**Items**
-- BEGIN --
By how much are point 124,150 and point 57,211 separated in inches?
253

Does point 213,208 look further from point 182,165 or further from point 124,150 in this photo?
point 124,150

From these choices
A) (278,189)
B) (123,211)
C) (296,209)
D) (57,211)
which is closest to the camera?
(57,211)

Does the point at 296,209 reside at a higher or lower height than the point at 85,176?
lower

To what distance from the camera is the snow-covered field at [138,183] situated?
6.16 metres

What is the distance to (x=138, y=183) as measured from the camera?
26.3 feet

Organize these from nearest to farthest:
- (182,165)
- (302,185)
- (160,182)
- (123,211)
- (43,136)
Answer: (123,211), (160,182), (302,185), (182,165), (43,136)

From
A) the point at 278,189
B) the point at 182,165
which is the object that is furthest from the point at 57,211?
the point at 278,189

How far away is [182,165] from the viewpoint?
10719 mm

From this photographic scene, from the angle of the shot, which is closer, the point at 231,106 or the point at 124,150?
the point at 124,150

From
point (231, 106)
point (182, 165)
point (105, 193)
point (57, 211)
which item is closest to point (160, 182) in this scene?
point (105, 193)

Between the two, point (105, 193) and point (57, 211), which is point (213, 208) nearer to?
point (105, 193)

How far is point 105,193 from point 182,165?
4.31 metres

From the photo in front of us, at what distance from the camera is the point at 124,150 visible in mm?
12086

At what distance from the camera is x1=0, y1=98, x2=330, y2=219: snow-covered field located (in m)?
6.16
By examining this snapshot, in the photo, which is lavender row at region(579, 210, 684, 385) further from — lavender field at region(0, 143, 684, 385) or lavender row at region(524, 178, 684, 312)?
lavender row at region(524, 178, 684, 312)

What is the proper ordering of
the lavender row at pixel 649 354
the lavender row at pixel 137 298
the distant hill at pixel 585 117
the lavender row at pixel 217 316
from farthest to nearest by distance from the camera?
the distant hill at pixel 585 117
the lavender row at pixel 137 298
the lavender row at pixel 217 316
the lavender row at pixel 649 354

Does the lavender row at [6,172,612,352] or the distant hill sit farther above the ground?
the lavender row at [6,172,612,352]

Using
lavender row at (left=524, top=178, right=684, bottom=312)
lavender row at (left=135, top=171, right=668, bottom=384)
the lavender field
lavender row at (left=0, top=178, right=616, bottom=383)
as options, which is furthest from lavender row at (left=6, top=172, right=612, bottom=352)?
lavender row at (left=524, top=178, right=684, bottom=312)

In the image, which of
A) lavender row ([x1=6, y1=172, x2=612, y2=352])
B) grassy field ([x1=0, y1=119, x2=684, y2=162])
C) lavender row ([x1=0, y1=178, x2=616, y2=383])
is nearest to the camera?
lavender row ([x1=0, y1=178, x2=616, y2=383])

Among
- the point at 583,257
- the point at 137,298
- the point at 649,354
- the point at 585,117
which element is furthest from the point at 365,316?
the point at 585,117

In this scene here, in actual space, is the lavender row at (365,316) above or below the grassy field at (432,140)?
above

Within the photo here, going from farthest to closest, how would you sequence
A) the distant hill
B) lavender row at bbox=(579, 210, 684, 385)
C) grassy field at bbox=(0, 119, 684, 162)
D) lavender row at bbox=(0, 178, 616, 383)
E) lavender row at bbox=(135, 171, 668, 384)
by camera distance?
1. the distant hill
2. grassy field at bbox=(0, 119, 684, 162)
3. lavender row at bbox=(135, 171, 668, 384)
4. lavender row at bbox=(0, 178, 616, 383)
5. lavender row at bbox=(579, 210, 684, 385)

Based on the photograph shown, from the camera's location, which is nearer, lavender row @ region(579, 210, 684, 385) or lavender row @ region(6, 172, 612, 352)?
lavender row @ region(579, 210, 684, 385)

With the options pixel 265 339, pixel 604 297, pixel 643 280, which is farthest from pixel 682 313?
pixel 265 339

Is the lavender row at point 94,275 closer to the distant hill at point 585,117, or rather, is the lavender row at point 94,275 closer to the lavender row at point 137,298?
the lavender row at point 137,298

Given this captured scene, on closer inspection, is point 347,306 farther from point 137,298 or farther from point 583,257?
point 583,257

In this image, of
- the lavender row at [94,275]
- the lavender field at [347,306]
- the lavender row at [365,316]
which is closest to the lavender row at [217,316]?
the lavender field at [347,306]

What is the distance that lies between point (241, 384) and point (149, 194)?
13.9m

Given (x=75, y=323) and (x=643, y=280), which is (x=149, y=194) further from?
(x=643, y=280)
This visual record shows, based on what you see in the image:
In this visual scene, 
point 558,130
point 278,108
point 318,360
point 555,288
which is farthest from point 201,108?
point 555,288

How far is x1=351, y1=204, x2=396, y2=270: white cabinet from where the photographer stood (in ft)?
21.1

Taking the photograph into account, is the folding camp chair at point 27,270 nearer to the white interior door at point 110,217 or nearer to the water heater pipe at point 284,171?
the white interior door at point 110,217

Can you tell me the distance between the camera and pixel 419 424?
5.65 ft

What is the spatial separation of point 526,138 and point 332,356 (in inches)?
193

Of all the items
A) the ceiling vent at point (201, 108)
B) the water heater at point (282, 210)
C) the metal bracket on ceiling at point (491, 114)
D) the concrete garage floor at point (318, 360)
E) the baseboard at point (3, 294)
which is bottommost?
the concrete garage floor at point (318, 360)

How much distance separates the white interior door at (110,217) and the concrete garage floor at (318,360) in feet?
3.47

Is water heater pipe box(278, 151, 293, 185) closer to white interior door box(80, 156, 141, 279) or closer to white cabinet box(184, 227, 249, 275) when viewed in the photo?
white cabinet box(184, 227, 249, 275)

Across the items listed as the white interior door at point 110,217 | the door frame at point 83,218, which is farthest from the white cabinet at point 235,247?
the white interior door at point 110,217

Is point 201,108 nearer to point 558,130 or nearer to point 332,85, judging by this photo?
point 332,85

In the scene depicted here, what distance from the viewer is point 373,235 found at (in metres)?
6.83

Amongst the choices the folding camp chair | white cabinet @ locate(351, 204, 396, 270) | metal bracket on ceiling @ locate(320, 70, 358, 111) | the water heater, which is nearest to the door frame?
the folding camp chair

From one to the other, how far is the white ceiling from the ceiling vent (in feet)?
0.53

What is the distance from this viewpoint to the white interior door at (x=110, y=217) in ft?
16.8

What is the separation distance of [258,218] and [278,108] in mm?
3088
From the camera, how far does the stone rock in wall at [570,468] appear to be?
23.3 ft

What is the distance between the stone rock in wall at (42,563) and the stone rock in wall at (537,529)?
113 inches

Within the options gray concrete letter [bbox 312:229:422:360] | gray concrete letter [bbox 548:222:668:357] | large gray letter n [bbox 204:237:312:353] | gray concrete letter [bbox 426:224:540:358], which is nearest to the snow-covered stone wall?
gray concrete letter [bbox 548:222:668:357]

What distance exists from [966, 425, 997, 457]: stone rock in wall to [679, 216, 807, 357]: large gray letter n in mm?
-- END --
Switch "camera" to "viewer" wherever it occurs in the items above, and write all of them out again with nothing else altered.

**Response**
By how much are point 124,150 and point 57,211 separated in inches?
253

Does point 213,208 look further from point 182,165 or further from point 124,150 in this photo?
point 124,150

From these choices
A) (278,189)
B) (123,211)
C) (296,209)
D) (57,211)
which is closest to the viewer?
(57,211)

Does the point at 296,209 reside at a higher or lower height than the point at 85,176?
lower

To what distance from the viewer is the snow-covered field at [138,183] situated?
6.16 metres

What is the distance to (x=138, y=183) as measured from the viewer?
26.3 feet

Organize these from nearest to farthest:
- (182,165)
- (302,185)
- (160,182)
- (123,211)
- (43,136)
Answer: (123,211), (160,182), (302,185), (182,165), (43,136)

From
A) the point at 278,189
B) the point at 182,165
which is the object that is furthest from the point at 57,211?
the point at 278,189

How far away is [182,165] from the viewpoint?
10719 mm

From this photographic scene, from the angle of the shot, which is closer, the point at 231,106 or the point at 124,150?
the point at 124,150

From
point (231, 106)
point (182, 165)
point (105, 193)
point (57, 211)
which item is closest to point (160, 182) in this scene?
point (105, 193)

Between the two, point (105, 193) and point (57, 211), which is point (213, 208) nearer to?
point (105, 193)

How far is point 105,193 from point 182,165?
4.31 metres

From the photo in front of us, at what distance from the viewer is the point at 124,150 visible in mm?
12086

At what distance from the viewer is x1=0, y1=98, x2=330, y2=219: snow-covered field located (in m)?
6.16
By examining this snapshot, in the photo, which is lavender row at region(579, 210, 684, 385) further from — lavender field at region(0, 143, 684, 385) or lavender row at region(524, 178, 684, 312)?
lavender row at region(524, 178, 684, 312)

What is the proper ordering of
the lavender row at pixel 649 354
the lavender row at pixel 137 298
the distant hill at pixel 585 117
the lavender row at pixel 217 316
from farthest to nearest by distance from the viewer?
the distant hill at pixel 585 117
the lavender row at pixel 137 298
the lavender row at pixel 217 316
the lavender row at pixel 649 354

Does the lavender row at [6,172,612,352] or the distant hill sit farther above the ground?
the lavender row at [6,172,612,352]

Using
lavender row at (left=524, top=178, right=684, bottom=312)
lavender row at (left=135, top=171, right=668, bottom=384)
the lavender field
lavender row at (left=0, top=178, right=616, bottom=383)
as options, which is furthest from lavender row at (left=6, top=172, right=612, bottom=352)?
lavender row at (left=524, top=178, right=684, bottom=312)

In the image, which of
A) lavender row ([x1=6, y1=172, x2=612, y2=352])
B) grassy field ([x1=0, y1=119, x2=684, y2=162])
C) lavender row ([x1=0, y1=178, x2=616, y2=383])
is nearest to the viewer?
lavender row ([x1=0, y1=178, x2=616, y2=383])

Among
- the point at 583,257
- the point at 137,298
- the point at 649,354
- the point at 585,117
which element is furthest from the point at 365,316?
the point at 585,117

In this scene here, in actual space, is the lavender row at (365,316) above or below the grassy field at (432,140)?
above

Within the photo here, going from farthest to closest, how would you sequence
A) the distant hill
B) lavender row at bbox=(579, 210, 684, 385)
C) grassy field at bbox=(0, 119, 684, 162)
D) lavender row at bbox=(0, 178, 616, 383)
E) lavender row at bbox=(135, 171, 668, 384)
by viewer distance?
1. the distant hill
2. grassy field at bbox=(0, 119, 684, 162)
3. lavender row at bbox=(135, 171, 668, 384)
4. lavender row at bbox=(0, 178, 616, 383)
5. lavender row at bbox=(579, 210, 684, 385)

Based on the photograph shown, from the viewer's location, which is nearer, lavender row @ region(579, 210, 684, 385) or lavender row @ region(6, 172, 612, 352)?
lavender row @ region(579, 210, 684, 385)

With the options pixel 265 339, pixel 604 297, pixel 643 280, which is farthest from pixel 682 313?
pixel 265 339

Is the lavender row at point 94,275 closer to the distant hill at point 585,117, or rather, is the lavender row at point 94,275 closer to the lavender row at point 137,298?
the lavender row at point 137,298

Given this captured scene, on closer inspection, is point 347,306 farther from point 137,298 or farther from point 583,257?
point 583,257

In this image, of
- the lavender row at [94,275]
- the lavender field at [347,306]
- the lavender row at [365,316]
which is closest to the lavender row at [217,316]?
the lavender field at [347,306]

What is the distance that lies between point (241, 384) and point (149, 194)?
13.9m

Given (x=75, y=323) and (x=643, y=280), which is (x=149, y=194) further from?
(x=643, y=280)
This visual record shows, based on what you see in the image:
In this visual scene, 
point 558,130
point 278,108
point 318,360
point 555,288
which is farthest from point 201,108?
point 555,288

How far is x1=351, y1=204, x2=396, y2=270: white cabinet from where the photographer stood (in ft)?
21.1

Taking the photograph into account, is the folding camp chair at point 27,270 nearer to the white interior door at point 110,217 or nearer to the water heater pipe at point 284,171?
the white interior door at point 110,217

Can you tell me the distance between the viewer and pixel 419 424?
5.65 ft

What is the spatial separation of point 526,138 and point 332,356 (in inches)?
193

Of all the items
A) the ceiling vent at point (201, 108)
B) the water heater at point (282, 210)
C) the metal bracket on ceiling at point (491, 114)
D) the concrete garage floor at point (318, 360)
E) the baseboard at point (3, 294)
which is bottommost?
the concrete garage floor at point (318, 360)

How much distance separates the white interior door at (110,217) and the concrete garage floor at (318,360) in feet?
3.47

Is water heater pipe box(278, 151, 293, 185) closer to white interior door box(80, 156, 141, 279) or closer to white cabinet box(184, 227, 249, 275) when viewed in the photo?
white cabinet box(184, 227, 249, 275)

Across the items listed as the white interior door at point 110,217 | the door frame at point 83,218, which is farthest from the white cabinet at point 235,247?
the white interior door at point 110,217

Is point 201,108 nearer to point 558,130 or nearer to point 332,85, judging by this photo?
point 332,85

In the scene depicted here, what distance from the viewer is point 373,235 found at (in metres)?
6.83

Amongst the choices the folding camp chair | white cabinet @ locate(351, 204, 396, 270) | metal bracket on ceiling @ locate(320, 70, 358, 111) | the water heater, which is nearest to the door frame?
the folding camp chair

From one to the other, how far is the white ceiling from the ceiling vent (in feet)?
0.53

What is the distance from this viewpoint to the white interior door at (x=110, y=217) in ft?
16.8

What is the separation distance of [258,218] and [278,108] in mm?
3088
From the viewer, how far does the stone rock in wall at [570,468] appear to be?
23.3 ft

What is the distance between the stone rock in wall at (42,563) and the stone rock in wall at (537,529)?
113 inches

Within the options gray concrete letter [bbox 312:229:422:360] | gray concrete letter [bbox 548:222:668:357] | large gray letter n [bbox 204:237:312:353] | gray concrete letter [bbox 426:224:540:358], which is nearest to the snow-covered stone wall?
gray concrete letter [bbox 548:222:668:357]

What distance exists from [966, 425, 997, 457]: stone rock in wall to [679, 216, 807, 357]: large gray letter n in mm?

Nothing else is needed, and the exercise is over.